Die meisten, die hier arbeiten, wohnen ganz woanders. Dort, wo Städte coole Images haben. Und die Besucher:innen, sie werden dorthin gelenkt, wo das Bauhaus als "unique selling point", das Alleinstellungsmerkmal Dessaus, Mehrwert verspricht. Kaum eine Stadt in Europa altert und schrumpft so schnell wie Dessau. Die jüngsten Zahlen zeigen: Die evangelische Kirche altert und schrumpft. Schnell.
Knapp 18 Mio. Menschen in Deutschland trugen im Jahr 2024 durch ihre Kirchenmitgliedschaft dazu bei, dass Beratungs- und Bildungsangebote sowie das kirchliche Leben an vielen unterschiedlichen Orten vorgehalten werden konnten. Die quantitative Entwicklung der Mitgliedschaft in den evangelischen Kirchen liegt damit im Korridor dessen, was sich aus den Daten der sechsten Kirchenmitgliedschaftsuntersuchung (KMU6) – bei aller Vorsicht – prognostizieren ließ (EKD, 2003, 58). Folgt man der dort erhobenen Spur, dass Austritte aus der evangelischen Kirche umso wahrscheinlicher sind, je ausgeprägter die säkulare Orientierung von Menschen ist, dann handelt es sich um schleichende, aber konsequent fortschreitende Prozesse.

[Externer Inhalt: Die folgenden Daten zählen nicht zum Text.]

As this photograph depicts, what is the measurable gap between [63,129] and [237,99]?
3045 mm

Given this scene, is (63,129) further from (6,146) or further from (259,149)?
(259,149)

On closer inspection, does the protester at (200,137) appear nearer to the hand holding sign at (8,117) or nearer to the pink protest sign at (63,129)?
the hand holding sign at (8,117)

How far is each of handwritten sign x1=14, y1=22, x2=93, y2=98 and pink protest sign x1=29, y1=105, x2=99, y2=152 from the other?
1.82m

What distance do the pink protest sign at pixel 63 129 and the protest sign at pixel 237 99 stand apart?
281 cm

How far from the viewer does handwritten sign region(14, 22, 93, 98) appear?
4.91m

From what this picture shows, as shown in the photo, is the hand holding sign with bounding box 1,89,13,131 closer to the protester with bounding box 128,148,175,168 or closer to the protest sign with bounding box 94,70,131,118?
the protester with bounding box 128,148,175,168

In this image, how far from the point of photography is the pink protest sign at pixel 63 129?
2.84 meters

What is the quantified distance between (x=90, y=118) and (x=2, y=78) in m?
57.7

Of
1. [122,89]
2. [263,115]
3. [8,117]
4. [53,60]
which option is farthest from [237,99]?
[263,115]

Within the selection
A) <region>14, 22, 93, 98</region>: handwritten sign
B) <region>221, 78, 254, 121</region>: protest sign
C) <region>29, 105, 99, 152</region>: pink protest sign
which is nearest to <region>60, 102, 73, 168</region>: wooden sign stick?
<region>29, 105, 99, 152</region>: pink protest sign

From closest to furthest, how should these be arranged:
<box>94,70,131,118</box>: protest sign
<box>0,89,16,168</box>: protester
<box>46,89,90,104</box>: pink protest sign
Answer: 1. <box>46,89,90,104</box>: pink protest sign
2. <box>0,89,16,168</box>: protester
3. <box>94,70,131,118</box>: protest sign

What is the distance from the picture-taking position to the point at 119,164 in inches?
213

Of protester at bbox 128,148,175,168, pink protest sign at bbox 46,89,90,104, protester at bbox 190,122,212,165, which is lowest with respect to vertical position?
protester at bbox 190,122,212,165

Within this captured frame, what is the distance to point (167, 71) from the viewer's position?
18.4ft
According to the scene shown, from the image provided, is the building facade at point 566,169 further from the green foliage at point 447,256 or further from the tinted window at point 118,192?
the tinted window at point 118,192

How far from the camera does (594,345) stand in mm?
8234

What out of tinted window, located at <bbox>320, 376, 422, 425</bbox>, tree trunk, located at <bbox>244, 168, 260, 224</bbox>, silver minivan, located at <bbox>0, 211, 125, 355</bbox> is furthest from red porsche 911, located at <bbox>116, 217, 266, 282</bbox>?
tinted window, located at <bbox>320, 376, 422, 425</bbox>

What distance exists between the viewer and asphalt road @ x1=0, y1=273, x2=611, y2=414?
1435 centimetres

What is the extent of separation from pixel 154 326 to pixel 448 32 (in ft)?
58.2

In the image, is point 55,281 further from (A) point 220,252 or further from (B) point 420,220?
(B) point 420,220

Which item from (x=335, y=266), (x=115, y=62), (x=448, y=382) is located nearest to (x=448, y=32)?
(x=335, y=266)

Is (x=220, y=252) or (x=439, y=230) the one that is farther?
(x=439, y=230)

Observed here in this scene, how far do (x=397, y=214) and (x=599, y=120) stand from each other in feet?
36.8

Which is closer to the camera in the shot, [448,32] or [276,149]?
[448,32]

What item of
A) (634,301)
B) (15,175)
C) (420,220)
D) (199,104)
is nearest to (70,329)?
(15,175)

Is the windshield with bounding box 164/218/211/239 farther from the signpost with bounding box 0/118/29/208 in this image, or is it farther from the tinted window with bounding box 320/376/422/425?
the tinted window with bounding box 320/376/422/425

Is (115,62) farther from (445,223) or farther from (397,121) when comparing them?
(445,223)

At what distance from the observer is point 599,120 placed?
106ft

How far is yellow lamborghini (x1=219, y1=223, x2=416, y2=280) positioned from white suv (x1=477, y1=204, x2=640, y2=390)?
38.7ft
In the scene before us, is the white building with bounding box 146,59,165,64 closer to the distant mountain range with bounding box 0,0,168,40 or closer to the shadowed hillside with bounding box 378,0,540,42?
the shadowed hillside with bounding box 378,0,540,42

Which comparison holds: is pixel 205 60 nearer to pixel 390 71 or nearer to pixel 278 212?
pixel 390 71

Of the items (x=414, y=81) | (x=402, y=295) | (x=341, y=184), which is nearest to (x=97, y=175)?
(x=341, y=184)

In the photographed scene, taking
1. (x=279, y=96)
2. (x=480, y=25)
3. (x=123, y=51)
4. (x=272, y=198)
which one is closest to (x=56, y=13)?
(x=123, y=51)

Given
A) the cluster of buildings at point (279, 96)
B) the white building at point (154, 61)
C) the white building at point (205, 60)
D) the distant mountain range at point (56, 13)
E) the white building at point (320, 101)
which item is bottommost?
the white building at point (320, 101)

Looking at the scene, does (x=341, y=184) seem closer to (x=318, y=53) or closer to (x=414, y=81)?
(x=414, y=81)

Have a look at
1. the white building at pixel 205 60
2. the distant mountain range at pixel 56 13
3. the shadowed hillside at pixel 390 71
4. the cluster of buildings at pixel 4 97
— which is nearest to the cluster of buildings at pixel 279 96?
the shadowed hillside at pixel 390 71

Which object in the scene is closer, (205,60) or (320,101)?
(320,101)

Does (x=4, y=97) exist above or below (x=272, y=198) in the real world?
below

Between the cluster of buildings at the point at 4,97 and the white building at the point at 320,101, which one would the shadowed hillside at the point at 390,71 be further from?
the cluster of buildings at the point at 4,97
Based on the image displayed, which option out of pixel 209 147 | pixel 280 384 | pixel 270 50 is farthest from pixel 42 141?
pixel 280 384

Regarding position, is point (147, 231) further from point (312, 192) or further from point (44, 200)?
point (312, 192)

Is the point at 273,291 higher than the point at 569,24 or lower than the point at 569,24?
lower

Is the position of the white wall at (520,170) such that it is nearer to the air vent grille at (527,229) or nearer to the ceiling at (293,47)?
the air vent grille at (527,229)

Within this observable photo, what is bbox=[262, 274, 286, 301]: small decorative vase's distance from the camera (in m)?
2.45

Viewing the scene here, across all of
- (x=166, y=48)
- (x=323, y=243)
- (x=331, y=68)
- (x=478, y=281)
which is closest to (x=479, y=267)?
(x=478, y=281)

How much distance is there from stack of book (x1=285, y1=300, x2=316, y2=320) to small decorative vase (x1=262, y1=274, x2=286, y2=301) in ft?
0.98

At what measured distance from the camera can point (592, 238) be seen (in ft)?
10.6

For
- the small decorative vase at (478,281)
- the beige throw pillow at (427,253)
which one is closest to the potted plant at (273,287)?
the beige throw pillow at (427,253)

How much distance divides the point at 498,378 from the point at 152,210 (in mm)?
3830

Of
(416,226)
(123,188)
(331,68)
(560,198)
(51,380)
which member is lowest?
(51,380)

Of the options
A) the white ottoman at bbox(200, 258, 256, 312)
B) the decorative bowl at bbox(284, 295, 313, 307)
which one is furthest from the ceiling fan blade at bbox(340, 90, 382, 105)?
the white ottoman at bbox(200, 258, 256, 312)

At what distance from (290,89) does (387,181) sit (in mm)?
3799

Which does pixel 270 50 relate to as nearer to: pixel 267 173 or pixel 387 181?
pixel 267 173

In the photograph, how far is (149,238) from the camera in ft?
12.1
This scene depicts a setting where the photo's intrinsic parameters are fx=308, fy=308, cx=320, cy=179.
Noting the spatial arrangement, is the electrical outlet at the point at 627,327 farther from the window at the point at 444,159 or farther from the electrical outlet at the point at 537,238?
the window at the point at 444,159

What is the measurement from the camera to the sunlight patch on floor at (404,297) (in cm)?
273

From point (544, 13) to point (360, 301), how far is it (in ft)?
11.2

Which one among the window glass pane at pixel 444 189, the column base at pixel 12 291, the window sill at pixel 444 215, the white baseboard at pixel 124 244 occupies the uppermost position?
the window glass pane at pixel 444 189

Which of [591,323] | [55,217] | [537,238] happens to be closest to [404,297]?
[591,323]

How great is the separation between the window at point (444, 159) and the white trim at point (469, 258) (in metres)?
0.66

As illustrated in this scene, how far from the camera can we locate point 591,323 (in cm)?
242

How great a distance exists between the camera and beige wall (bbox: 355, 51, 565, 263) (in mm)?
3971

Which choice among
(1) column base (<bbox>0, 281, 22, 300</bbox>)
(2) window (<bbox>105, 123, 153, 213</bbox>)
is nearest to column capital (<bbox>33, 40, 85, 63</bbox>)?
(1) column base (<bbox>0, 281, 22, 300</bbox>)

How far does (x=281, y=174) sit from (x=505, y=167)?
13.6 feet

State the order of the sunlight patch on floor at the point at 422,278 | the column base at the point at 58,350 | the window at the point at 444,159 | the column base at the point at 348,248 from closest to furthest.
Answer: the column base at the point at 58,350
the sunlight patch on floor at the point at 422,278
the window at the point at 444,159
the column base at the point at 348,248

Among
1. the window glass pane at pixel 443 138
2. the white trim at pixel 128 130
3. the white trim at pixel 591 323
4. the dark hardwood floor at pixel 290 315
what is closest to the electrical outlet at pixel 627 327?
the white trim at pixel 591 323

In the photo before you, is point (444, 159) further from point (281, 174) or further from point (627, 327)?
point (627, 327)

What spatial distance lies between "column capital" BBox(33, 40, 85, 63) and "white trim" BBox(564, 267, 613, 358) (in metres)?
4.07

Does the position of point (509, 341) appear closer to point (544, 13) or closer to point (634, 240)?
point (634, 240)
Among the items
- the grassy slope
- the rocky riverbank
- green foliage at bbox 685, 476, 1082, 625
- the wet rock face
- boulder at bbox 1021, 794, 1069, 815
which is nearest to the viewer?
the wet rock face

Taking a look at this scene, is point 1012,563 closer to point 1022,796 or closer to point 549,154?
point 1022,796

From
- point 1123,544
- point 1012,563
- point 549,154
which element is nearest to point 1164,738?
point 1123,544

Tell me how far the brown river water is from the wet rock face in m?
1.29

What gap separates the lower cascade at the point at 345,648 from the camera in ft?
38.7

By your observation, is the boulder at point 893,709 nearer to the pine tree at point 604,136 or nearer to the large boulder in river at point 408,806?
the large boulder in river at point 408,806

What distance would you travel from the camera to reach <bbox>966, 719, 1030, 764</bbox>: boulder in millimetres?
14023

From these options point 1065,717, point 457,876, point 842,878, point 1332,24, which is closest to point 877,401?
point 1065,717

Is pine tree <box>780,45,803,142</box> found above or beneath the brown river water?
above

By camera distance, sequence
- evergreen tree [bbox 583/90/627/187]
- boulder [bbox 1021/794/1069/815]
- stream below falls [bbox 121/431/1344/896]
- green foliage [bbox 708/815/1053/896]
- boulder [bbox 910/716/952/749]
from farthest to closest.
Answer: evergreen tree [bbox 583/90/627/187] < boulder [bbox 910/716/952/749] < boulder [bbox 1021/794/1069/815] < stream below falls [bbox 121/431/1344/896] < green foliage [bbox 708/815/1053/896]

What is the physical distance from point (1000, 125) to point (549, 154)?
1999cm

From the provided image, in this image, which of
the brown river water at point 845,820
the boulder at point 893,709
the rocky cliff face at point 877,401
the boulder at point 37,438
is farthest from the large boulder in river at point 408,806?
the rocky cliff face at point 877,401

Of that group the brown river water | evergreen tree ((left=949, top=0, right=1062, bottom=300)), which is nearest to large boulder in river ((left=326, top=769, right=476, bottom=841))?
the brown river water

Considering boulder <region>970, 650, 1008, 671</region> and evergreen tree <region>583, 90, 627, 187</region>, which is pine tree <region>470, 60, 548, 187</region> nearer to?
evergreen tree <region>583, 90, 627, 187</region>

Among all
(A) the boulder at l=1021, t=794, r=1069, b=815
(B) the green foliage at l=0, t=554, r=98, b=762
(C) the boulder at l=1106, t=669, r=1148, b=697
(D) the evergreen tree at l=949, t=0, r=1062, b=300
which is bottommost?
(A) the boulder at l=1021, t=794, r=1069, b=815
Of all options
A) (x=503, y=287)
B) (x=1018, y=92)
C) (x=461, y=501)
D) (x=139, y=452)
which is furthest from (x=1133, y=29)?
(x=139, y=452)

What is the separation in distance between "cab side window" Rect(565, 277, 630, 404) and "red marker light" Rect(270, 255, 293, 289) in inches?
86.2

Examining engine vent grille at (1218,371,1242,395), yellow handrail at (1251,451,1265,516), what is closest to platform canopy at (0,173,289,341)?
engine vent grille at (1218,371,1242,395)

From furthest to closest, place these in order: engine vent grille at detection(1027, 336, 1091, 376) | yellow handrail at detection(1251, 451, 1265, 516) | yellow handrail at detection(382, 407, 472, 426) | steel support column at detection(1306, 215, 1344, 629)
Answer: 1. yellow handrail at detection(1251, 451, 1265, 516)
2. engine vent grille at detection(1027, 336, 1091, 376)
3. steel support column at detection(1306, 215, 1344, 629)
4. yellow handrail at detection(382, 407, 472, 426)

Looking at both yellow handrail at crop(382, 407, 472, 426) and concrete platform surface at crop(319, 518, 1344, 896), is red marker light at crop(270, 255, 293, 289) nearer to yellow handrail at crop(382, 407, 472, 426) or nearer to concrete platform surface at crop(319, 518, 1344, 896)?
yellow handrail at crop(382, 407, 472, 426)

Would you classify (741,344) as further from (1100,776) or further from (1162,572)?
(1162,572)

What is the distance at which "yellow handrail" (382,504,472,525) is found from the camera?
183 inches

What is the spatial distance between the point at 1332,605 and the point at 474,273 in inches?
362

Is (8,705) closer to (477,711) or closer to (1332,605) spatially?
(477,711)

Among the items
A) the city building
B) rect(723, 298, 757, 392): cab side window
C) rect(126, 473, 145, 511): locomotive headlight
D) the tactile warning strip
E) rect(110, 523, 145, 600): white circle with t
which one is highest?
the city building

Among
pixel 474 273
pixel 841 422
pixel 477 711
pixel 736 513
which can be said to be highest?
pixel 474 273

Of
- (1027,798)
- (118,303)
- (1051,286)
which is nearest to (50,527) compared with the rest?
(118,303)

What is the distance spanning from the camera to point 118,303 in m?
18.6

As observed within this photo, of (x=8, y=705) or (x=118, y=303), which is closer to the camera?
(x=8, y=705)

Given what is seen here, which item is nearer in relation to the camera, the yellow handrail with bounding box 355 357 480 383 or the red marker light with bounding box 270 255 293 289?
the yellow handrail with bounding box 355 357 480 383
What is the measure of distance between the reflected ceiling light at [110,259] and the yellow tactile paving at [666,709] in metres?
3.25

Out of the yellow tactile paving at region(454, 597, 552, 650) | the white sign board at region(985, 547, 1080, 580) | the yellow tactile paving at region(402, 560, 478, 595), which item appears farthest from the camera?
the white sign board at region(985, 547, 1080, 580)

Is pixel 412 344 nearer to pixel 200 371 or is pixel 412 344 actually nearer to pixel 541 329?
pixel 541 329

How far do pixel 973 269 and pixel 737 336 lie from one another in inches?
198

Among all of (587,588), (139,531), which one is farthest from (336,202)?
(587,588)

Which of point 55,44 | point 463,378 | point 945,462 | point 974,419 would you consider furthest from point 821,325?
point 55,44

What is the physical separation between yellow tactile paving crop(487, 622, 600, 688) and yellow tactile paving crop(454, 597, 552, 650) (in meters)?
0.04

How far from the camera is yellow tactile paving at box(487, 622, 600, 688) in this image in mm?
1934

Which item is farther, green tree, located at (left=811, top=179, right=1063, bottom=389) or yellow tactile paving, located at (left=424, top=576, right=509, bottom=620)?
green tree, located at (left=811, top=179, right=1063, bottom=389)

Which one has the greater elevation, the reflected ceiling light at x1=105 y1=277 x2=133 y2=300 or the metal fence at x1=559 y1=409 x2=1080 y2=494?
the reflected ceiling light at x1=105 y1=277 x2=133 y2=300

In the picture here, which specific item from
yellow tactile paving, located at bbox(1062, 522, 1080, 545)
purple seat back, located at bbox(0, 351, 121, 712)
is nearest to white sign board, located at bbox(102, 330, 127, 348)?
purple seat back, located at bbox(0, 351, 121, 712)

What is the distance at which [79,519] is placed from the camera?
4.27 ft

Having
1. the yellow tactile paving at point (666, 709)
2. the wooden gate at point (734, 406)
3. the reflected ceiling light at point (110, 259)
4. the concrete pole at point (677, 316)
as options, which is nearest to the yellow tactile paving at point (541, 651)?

Diese Entwicklungen zeigen sich inzwischen mit einer Dynamik, die organisationale Disruptionen, auch Abbrüche, zeitnah erwarten lässt. Nichts daran ist überraschend. Im Blick auf eine organisational wirksame Zugehörigkeit ist Austritt derzeit in Deutschland die einzige Möglichkeit religiöser Wahl, die quantitativ bedeutsam und damit strategisch relevant ist. Während das evangelische Christentum in Deutschland derzeit jährlich Mitglieder in der Größenordnung einer mittelgroßen Landeskirche verliert, liegt die Entscheidung für den Kircheneintritt im Größenbereich von drei bis fünf Kirchengemeinden.
"Stabilisierende Sozialisationsagenten wie frühkindliche christliche Bildung sowie auch familiale religiöse Prägung fallen zunehmend aus."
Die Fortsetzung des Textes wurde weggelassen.